START The input
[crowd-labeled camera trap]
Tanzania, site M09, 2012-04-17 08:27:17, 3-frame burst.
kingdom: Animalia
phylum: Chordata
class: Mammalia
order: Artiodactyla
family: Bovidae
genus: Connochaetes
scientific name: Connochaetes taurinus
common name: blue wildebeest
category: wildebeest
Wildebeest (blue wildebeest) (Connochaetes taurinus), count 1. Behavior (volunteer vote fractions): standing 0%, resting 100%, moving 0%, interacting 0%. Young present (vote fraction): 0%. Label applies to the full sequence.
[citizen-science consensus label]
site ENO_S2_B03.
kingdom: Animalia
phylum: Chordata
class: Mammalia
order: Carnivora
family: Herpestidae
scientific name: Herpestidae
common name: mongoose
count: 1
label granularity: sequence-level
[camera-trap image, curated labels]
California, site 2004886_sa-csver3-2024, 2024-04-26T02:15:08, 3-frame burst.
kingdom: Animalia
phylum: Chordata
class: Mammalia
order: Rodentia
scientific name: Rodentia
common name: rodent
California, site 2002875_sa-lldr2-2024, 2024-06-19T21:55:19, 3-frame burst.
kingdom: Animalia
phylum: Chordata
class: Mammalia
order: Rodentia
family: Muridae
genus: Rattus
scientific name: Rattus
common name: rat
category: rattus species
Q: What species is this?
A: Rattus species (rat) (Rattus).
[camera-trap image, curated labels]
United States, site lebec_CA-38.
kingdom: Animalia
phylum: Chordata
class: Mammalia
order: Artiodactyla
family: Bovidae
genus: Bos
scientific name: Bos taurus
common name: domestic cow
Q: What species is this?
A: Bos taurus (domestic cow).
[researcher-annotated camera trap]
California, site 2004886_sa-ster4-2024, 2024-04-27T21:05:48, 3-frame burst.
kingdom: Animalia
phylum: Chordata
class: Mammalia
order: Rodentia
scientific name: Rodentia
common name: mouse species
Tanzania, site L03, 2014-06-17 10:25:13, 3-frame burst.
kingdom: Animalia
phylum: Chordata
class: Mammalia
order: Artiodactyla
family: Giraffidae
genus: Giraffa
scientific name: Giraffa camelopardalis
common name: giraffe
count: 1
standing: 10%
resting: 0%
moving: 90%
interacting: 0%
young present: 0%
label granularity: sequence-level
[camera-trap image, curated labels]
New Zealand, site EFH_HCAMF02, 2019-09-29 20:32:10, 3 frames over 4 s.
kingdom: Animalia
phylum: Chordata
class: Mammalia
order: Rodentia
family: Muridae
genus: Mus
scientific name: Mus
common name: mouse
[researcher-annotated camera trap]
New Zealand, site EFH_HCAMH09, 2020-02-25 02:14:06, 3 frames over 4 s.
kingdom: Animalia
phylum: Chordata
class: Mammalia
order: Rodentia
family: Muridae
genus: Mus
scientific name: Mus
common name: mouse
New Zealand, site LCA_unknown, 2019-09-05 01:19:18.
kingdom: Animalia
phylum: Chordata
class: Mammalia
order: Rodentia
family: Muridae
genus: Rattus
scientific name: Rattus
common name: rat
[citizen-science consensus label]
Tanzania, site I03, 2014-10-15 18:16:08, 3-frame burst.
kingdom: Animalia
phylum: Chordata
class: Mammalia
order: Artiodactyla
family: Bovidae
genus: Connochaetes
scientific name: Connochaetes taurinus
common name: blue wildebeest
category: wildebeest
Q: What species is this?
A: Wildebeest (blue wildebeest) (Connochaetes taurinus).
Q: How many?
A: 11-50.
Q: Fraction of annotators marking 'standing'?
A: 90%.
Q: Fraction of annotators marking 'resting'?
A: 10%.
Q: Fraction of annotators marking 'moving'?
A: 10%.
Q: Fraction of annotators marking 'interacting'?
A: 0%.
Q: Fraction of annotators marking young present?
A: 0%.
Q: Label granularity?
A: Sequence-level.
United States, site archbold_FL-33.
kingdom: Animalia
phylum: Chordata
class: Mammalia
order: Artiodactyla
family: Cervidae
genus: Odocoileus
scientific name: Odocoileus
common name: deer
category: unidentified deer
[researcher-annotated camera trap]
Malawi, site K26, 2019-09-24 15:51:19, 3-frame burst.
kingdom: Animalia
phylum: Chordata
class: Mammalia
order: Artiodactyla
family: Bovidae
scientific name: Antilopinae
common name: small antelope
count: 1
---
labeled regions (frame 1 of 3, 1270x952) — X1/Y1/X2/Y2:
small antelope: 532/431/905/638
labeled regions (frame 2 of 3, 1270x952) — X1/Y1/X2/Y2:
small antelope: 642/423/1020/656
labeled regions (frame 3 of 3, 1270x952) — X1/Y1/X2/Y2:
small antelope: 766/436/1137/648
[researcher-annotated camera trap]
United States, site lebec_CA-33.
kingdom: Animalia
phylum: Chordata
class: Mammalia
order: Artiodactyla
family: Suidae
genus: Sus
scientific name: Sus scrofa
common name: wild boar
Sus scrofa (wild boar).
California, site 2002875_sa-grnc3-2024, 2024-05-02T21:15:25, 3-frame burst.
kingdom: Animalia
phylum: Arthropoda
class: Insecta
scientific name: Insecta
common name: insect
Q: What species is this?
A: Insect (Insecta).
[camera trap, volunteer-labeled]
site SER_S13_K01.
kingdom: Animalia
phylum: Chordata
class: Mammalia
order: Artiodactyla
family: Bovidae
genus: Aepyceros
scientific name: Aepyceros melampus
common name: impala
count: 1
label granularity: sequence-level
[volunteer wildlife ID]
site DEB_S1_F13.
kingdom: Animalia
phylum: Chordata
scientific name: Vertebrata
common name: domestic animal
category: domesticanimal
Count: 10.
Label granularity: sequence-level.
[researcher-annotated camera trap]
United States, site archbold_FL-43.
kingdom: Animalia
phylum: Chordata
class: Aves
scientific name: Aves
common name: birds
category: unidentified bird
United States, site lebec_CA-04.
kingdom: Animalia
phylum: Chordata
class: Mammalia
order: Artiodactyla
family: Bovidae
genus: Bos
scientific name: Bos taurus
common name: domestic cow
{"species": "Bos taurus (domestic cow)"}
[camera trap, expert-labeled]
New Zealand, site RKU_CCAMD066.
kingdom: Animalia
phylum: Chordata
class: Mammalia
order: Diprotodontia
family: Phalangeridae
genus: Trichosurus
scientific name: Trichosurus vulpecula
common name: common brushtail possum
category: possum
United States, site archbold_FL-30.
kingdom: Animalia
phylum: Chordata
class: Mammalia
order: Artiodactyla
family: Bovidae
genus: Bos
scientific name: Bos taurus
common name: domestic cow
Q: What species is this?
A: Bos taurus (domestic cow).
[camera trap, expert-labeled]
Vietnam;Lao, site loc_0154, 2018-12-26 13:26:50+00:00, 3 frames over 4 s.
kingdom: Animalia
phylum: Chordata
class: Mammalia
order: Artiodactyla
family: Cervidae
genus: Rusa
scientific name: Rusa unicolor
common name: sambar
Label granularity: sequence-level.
END The input
Work task
All the records above must be transcribed without a single change to any word.

Solution
[crowd-labeled camera trap]
Tanzania, site M09, 2012-04-17 08:27:17, 3-frame burst.
kingdom: Animalia
phylum: Chordata
class: Mammalia
order: Artiodactyla
family: Bovidae
genus: Connochaetes
scientific name: Connochaetes taurinus
common name: blue wildebeest
category: wildebeest
Wildebeest (blue wildebeest) (Connochaetes taurinus), count 1. Behavior (volunteer vote fractions): standing 0%, resting 100%, moving 0%, interacting 0%. Young present (vote fraction): 0%. Label applies to the full sequence.
[citizen-science consensus label]
site ENO_S2_B03.
kingdom: Animalia
phylum: Chordata
class: Mammalia
order: Carnivora
family: Herpestidae
scientific name: Herpestidae
common name: mongoose
count: 1
label granularity: sequence-level
[camera-trap image, curated labels]
California, site 2004886_sa-csver3-2024, 2024-04-26T02:15:08, 3-frame burst.
kingdom: Animalia
phylum: Chordata
class: Mammalia
order: Rodentia
scientific name: Rodentia
common name: rodent
California, site 2002875_sa-lldr2-2024, 2024-06-19T21:55:19, 3-frame burst.
kingdom: Animalia
phylum: Chordata
class: Mammalia
order: Rodentia
family: Muridae
genus: Rattus
scientific name: Rattus
common name: rat
category: rattus species
Q: What species is this?
A: Rattus species (rat) (Rattus).
[camera-trap image, curated labels]
United States, site lebec_CA-38.
kingdom: Animalia
phylum: Chordata
class: Mammalia
order: Artiodactyla
family: Bovidae
genus: Bos
scientific name: Bos taurus
common name: domestic cow
Q: What species is this?
A: Bos taurus (domestic cow).
[researcher-annotated camera trap]
California, site 2004886_sa-ster4-2024, 2024-04-27T21:05:48, 3-frame burst.
kingdom: Animalia
phylum: Chordata
class: Mammalia
order: Rodentia
scientific name: Rodentia
common name: mouse species
Tanzania, site L03, 2014-06-17 10:25:13, 3-frame burst.
kingdom: Animalia
phylum: Chordata
class: Mammalia
order: Artiodactyla
family: Giraffidae
genus: Giraffa
scientific name: Giraffa camelopardalis
common name: giraffe
count: 1
standing: 10%
resting: 0%
moving: 90%
interacting: 0%
young present: 0%
label granularity: sequence-level
[camera-trap image, curated labels]
New Zealand, site EFH_HCAMF02, 2019-09-29 20:32:10, 3 frames over 4 s.
kingdom: Animalia
phylum: Chordata
class: Mammalia
order: Rodentia
family: Muridae
genus: Mus
scientific name: Mus
common name: mouse
[researcher-annotated camera trap]
New Zealand, site EFH_HCAMH09, 2020-02-25 02:14:06, 3 frames over 4 s.
kingdom: Animalia
phylum: Chordata
class: Mammalia
order: Rodentia
family: Muridae
genus: Mus
scientific name: Mus
common name: mouse
New Zealand, site LCA_unknown, 2019-09-05 01:19:18.
kingdom: Animalia
phylum: Chordata
class: Mammalia
order: Rodentia
family: Muridae
genus: Rattus
scientific name: Rattus
common name: rat
[citizen-science consensus label]
Tanzania, site I03, 2014-10-15 18:16:08, 3-frame burst.
kingdom: Animalia
phylum: Chordata
class: Mammalia
order: Artiodactyla
family: Bovidae
genus: Connochaetes
scientific name: Connochaetes taurinus
common name: blue wildebeest
category: wildebeest
Q: What species is this?
A: Wildebeest (blue wildebeest) (Connochaetes taurinus).
Q: How many?
A: 11-50.
Q: Fraction of annotators marking 'standing'?
A: 90%.
Q: Fraction of annotators marking 'resting'?
A: 10%.
Q: Fraction of annotators marking 'moving'?
A: 10%.
Q: Fraction of annotators marking 'interacting'?
A: 0%.
Q: Fraction of annotators marking young present?
A: 0%.
Q: Label granularity?
A: Sequence-level.
United States, site archbold_FL-33.
kingdom: Animalia
phylum: Chordata
class: Mammalia
order: Artiodactyla
family: Cervidae
genus: Odocoileus
scientific name: Odocoileus
common name: deer
category: unidentified deer
[researcher-annotated camera trap]
Malawi, site K26, 2019-09-24 15:51:19, 3-frame burst.
kingdom: Animalia
phylum: Chordata
class: Mammalia
order: Artiodactyla
family: Bovidae
scientific name: Antilopinae
common name: small antelope
count: 1
---
labeled regions (frame 1 of 3, 1270x952) — X1/Y1/X2/Y2:
small antelope: 532/431/905/638
labeled regions (frame 2 of 3, 1270x952) — X1/Y1/X2/Y2:
small antelope: 642/423/1020/656
labeled regions (frame 3 of 3, 1270x952) — X1/Y1/X2/Y2:
small antelope: 766/436/1137/648
[researcher-annotated camera trap]
United States, site lebec_CA-33.
kingdom: Animalia
phylum: Chordata
class: Mammalia
order: Artiodactyla
family: Suidae
genus: Sus
scientific name: Sus scrofa
common name: wild boar
Sus scrofa (wild boar).
California, site 2002875_sa-grnc3-2024, 2024-05-02T21:15:25, 3-frame burst.
kingdom: Animalia
phylum: Arthropoda
class: Insecta
scientific name: Insecta
common name: insect
Q: What species is this?
A: Insect (Insecta).
[camera trap, volunteer-labeled]
site SER_S13_K01.
kingdom: Animalia
phylum: Chordata
class: Mammalia
order: Artiodactyla
family: Bovidae
genus: Aepyceros
scientific name: Aepyceros melampus
common name: impala
count: 1
label granularity: sequence-level
[volunteer wildlife ID]
site DEB_S1_F13.
kingdom: Animalia
phylum: Chordata
scientific name: Vertebrata
common name: domestic animal
category: domesticanimal
Count: 10.
Label granularity: sequence-level.
[researcher-annotated camera trap]
United States, site archbold_FL-43.
kingdom: Animalia
phylum: Chordata
class: Aves
scientific name: Aves
common name: birds
category: unidentified bird
United States, site lebec_CA-04.
kingdom: Animalia
phylum: Chordata
class: Mammalia
order: Artiodactyla
family: Bovidae
genus: Bos
scientific name: Bos taurus
common name: domestic cow
{"species": "Bos taurus (domestic cow)"}
[camera trap, expert-labeled]
New Zealand, site RKU_CCAMD066.
kingdom: Animalia
phylum: Chordata
class: Mammalia
order: Diprotodontia
family: Phalangeridae
genus: Trichosurus
scientific name: Trichosurus vulpecula
common name: common brushtail possum
category: possum
United States, site archbold_FL-30.
kingdom: Animalia
phylum: Chordata
class: Mammalia
order: Artiodactyla
family: Bovidae
genus: Bos
scientific name: Bos taurus
common name: domestic cow
Q: What species is this?
A: Bos taurus (domestic cow).
[camera trap, expert-labeled]
Vietnam;Lao, site loc_0154, 2018-12-26 13:26:50+00:00, 3 frames over 4 s.
kingdom: Animalia
phylum: Chordata
class: Mammalia
order: Artiodactyla
family: Cervidae
genus: Rusa
scientific name: Rusa unicolor
common name: sambar
Label granularity: sequence-level.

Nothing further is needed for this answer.